# Stuhrling & Gigandet watches



## Redmonds (May 30, 2013)

Good afternoon

I was looking at buying a dive watch from one of these two brands as they seem to offer some nice pieces for the money. I think they are both using generic Miyota movements so I wanted to know if anyone has owned one or has some thoughts on the quality. I have seen a few Stuhrlings on the forum but no Gigandets.

Cheers


----------



## Guest (Jun 21, 2015)

i had a Stuhrling, i returned it as it was poop and Gigandet are pushed as related to Brietling which i think is wishfull thinking IMO, i think for the money you can do a lot better IMO


----------



## Redmonds (May 30, 2013)

Bruce said:


> i had a Stuhrling, i returned it as it was poop and Gigandet are pushed as related to Brietling which i think is wishfull thinking IMO, i think for the money you can do a lot better IMO


Thanks for the info mate


----------



## Roy (Feb 23, 2003)

I don't know what the quality is like but they are cheap and I really like these :

http://www.ebay.co.uk/itm/Gigandet-SPEED-TIMER-Herren-Chronograph-mit-Datumsanzeige-Lederarmband-G7-008-/331467226270?pt=LH_DefaultDomain_77&hash=item4d2cfc7c9e


----------



## Redmonds (May 30, 2013)

Roy said:


> I don't know what the quality is like but they are cheap and I really like these :
> 
> http://www.ebay.co.uk/itm/Gigandet-SPEED-TIMER-Herren-Chronograph-mit-Datumsanzeige-Lederarmband-G7-008-/331467226270?pt=LH_DefaultDomain_77&hash=item4d2cfc7c9e


That does look nice. I`ve been looking at the Yacht-Master I homage, for the price and movement it seems ok


----------



## kevkojak (May 14, 2009)

Steer clear of Stuhrling, I fell into the trap as well. There is a reason they are cheap: They are shi  Not very good.

Mine stopped within a month, I tried to return it but they didn't want to know. Contemplated getting it sorted myself through my watchmaker, but he laughed at me and advised (in his professional capacity) that it needed binning, not fixing.


----------



## kevkojak (May 14, 2009)

Just looked in to the Gigandet/Breitling "link". That alone has put me off ever owning one; utter tosh.

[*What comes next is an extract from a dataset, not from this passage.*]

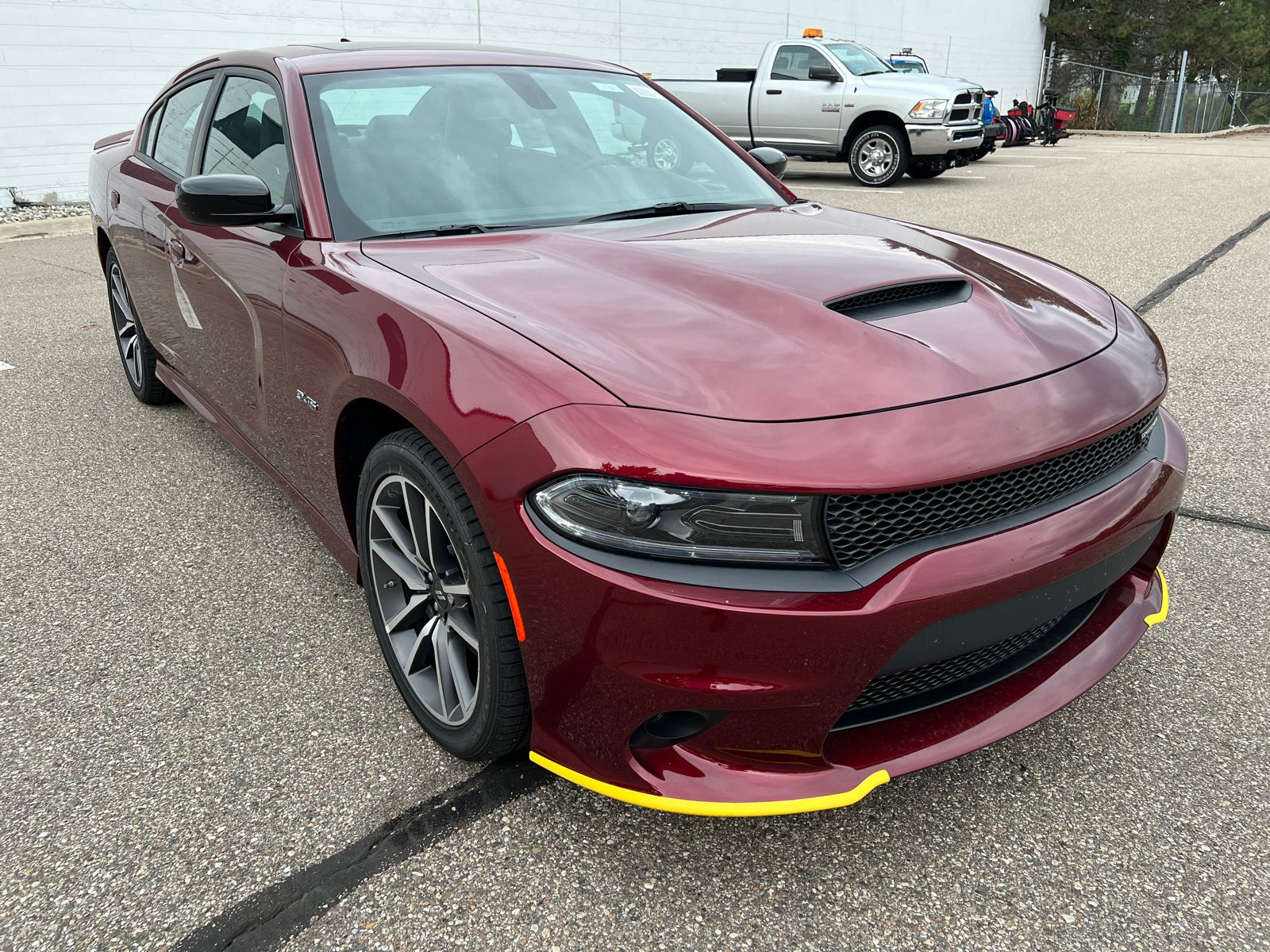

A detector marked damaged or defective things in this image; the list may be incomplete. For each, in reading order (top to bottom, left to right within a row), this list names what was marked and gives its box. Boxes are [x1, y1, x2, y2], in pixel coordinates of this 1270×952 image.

Wakmann (another one people try to pretend is a Breitling spin-off) was a German watchmaker and dealer in New York. he specialised in pilot and military watches and some are really nice watches actually. Anyway, he was the first dealer to introduce Breitling to North America and did some sort of deal where his name appeared on some of the dials. i.e. Breitling presented by Wakmann.

It appears Gigandet, in its original incarnation as a quality watch house, had a similar deal.

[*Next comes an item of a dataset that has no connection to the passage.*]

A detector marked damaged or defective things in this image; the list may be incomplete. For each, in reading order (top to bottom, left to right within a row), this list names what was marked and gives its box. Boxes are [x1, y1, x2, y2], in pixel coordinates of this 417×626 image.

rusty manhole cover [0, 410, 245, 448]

Gigandet went tits-up 30-odd years ago, but someone bought the name in 2011 and stuck it on some cheap generic watches and is now trying to link into that Breitling heritage. Horrible. Just horrible.

It's like me trying to sell a Rotary as having links to Rolex simply because I have them both in my shop window.


----------



## Redmonds (May 30, 2013)

Thanks for the advice, I will stay clear haha


----------



## Guest (Jun 21, 2015)

kevkojak said:


> Just looked in to the Gigandet/Breitling "link". That alone has put me off ever owning one; utter tosh.
> 
> Wakmann (another one people try to pretend is a Breitling spin-off) was a German watchmaker and dealer in New York. he specialised in pilot and military watches and some are really nice watches actually. Anyway, he was the first dealer to introduce Breitling to North America and did some sort of deal where his name appeared on some of the dials. i.e. Breitling presented by Wakmann.
> 
> ...


thats what i had read but couldn't remember the details, its a bit like the Secura Brietling link a bit weak at best as i don't think there was any "cross pollination"


----------



## PC-Magician (Apr 29, 2013)

Roy said:


> I don't know what the quality is like but they are cheap and I really like these :
> 
> http://www.ebay.co.uk/itm/Gigandet-SPEED-TIMER-Herren-Chronograph-mit-Datumsanzeige-Lederarmband-G7-008-/331467226270?pt=LH_DefaultDomain_77&hash=item4d2cfc7c9e


Roy you could build a much better Watch I am sure.


----------



## taffyman (Apr 26, 2011)

http://

Welli have had 3 Giganted and are reliable as far as i,m concerned no trouble at allin the 2 years i have had mine H


----------



## Always"watching" (Sep 21, 2013)

Very interesting. I was looking at Gigandet watches with a view to researching and writing a topic but I now think I will refrain from doing so. It doesn't sound like this brand is really one to go for.


----------



## mexico75 (Aug 21, 2014)

> Very interesting. I was looking at Gigandet watches with a view to researching and writing a topic but I now think I will refrain from doing so. It doesn't sound like this brand is really one to go for.


But GoingGooey is? lol


----------



## Guest (Jun 21, 2015)

taffyman said:


> http://
> 
> Welli have had 3 Giganted and are reliable as far as i,m concerned no trouble at allin the 2 years i have had mine H


i think they have made some interesting watches and i cant comment on the quality, but i am sure they produce some perfectly good watches, its just when exaggerated claims are made to try and improve their public awareness they lose a lot of credibility IMO, what is wrong with just being a make in its own right? i do like the look of some of their chronographs, quite vintage looking, but i am put off forever by the Brietling claims :sad:


----------



## mardibum (Jun 3, 2014)

I've had a couple of Gigandet watches and if you ignore the dodgy history they are actually decent watches for the money.


----------



## Always"watching" (Sep 21, 2013)

Dear mexico75, I take your point but have to reject it immediately because of the nature of my topic about GoGoey. Please understand, as I am sure other members do, that I write about all sorts of brands at all levels of the watch market, and I did not pretend that GoGoey was a classy or collector's watch brand. Indeed, GoGoey is a cheap bit of fashion fun, that makes no pretensions otherwise, and as such it deserves to be written about and placed exactly where it belongs. That is not to decry the brand, just to enjoy it for what it is.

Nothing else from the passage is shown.